Topic: Charting a path to net-zero carbon agriculture
Dr. Claudia Wagner-Riddle is a Professor in the School of Environmental Sciences, University of Guelph, Canada. Originally from Brazil, Claudia has degrees from the University of Sao Paulo and Guelph. Claudia leads an internationally renowned research program greenhouse gas emission measurements to determine the carbon footprint of food, feed, and fuel produced by agriculture. Claudia is the Editor-in-Chief of Agricultural and Forest Meteorology and leads a nationwide training program on Climate-Smart Soils. Claudia is Director of the North American regional chapter of the International Nitrogen Initiative and was awarded the 2020 IFA Borlaug Award of Excellence in Crop Nutrition.
Speaker: Dr. Jean-Loup Rault, Professor and Head, Institute of Animal Welfare Science, University of Veterinary Medicine in Vienna, Austria
Topic: Be kind to others: Prosocial behaviours and their implications for animal welfare
Dr. Jean-Loup Rault leads the Institute of Animal Welfare Science, which conducts research into social behavior, positive human-animal relationship, new technologies (PLF and neuroimaging), and the impact of housing and husbandry practices on animal welfare. Dr. Rault’s research focuses on the benefits of social behavior and positive human-animal relationships for animal welfare, with a particular interest in the hormone oxytocin.
Speaker: Dr. Amanda MacFarlane, Head of the Micronutrient Research Section in the Nutrition Research Division, Health Canada
Topic: Lessons learned from Canada: Optimizing folic acid intake among women of childbearing age in an era of fortification
Dr. Amanda MacFarlane is a Research Scientist in the Nutrition Research Division at Health Canada, where she examines the effect of folate intake on genotoxicity in somatic cells, including the impact of maternal and paternal folate intake on germline and offspring genomic and epigenomic stability. She also uses national health survey and cohort data to identify the socioeconomic, dietary and genetic determinants of folate and B vitamin status of Canadians.
Speaker: Dr. Michele Morgante, Professor of Genetics, University of Udine/Institute of Applied Genomics (Italy)
Topic: Genomics in agriculture: Between sustainability and societal acceptance
Dr. Michele Morgante will address genomics in plant and food production. Dr. Morgante has been President of the Italian Society of Agricultural Genetics (SIGA) and is a member of the Accademia Nazionale dei Lincei and Academia Europaea. His research group has been instrumental in establishing a number of genetic technology platforms that are now being widely deployed in plant genomic research. He has received the 2005 Medal for Physical and Natural Sciences of the Accademia Nazionale delle Scienze.
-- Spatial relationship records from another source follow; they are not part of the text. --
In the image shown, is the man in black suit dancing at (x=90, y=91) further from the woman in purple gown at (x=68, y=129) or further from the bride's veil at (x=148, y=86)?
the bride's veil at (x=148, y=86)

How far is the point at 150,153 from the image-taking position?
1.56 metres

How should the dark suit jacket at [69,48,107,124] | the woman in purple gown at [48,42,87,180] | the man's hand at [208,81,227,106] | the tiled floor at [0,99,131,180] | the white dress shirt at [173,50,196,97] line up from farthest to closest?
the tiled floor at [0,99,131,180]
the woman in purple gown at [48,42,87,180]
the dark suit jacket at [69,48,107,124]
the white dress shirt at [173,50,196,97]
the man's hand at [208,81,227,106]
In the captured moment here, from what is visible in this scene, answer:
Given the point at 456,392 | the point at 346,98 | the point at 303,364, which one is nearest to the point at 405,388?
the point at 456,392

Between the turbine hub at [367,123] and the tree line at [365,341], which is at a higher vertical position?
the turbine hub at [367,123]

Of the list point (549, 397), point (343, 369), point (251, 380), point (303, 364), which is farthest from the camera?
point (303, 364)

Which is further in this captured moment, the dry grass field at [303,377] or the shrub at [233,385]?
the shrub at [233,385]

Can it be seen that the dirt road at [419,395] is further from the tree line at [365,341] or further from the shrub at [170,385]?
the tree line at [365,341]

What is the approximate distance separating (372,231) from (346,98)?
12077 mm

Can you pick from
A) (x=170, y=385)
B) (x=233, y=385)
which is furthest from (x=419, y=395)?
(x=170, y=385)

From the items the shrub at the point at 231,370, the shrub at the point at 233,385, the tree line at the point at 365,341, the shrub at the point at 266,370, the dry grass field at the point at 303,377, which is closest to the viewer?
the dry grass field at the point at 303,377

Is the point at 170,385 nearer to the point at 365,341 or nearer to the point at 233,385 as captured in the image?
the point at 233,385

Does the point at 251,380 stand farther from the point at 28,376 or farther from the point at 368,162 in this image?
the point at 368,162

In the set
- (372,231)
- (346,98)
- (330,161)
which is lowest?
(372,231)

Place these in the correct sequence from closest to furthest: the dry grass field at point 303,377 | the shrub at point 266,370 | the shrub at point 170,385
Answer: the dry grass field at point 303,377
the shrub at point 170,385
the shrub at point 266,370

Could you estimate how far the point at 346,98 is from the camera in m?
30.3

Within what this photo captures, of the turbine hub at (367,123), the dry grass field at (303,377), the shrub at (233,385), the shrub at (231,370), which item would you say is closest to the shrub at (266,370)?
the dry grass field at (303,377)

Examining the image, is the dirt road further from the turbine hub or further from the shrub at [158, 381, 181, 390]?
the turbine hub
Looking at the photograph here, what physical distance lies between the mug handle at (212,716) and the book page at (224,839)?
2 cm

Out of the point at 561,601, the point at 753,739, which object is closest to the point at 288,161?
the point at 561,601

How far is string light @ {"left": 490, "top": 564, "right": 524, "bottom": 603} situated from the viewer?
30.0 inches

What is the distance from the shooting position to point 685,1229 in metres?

Speaker: Dr. Evan Fraser, Director, Arrell Food Institute at the University of Guelph
and Professor, Department of Geography, Environment and Geomatics
Topic: Trusted, Safe and Sustainable: Canada and the Next Agricultural Revolution
Dr. Evan Fraser presents an optimistic-yet-critical vision for how Canada can be a global leader in the production of safe, trusted and sustainable food for the 21st century. He explores both challenges and opportunities associated with developing sustainable, equitable and nutritious ways of feeding the future. He will focus on technological innovations as well as the limits of technology-driven approaches.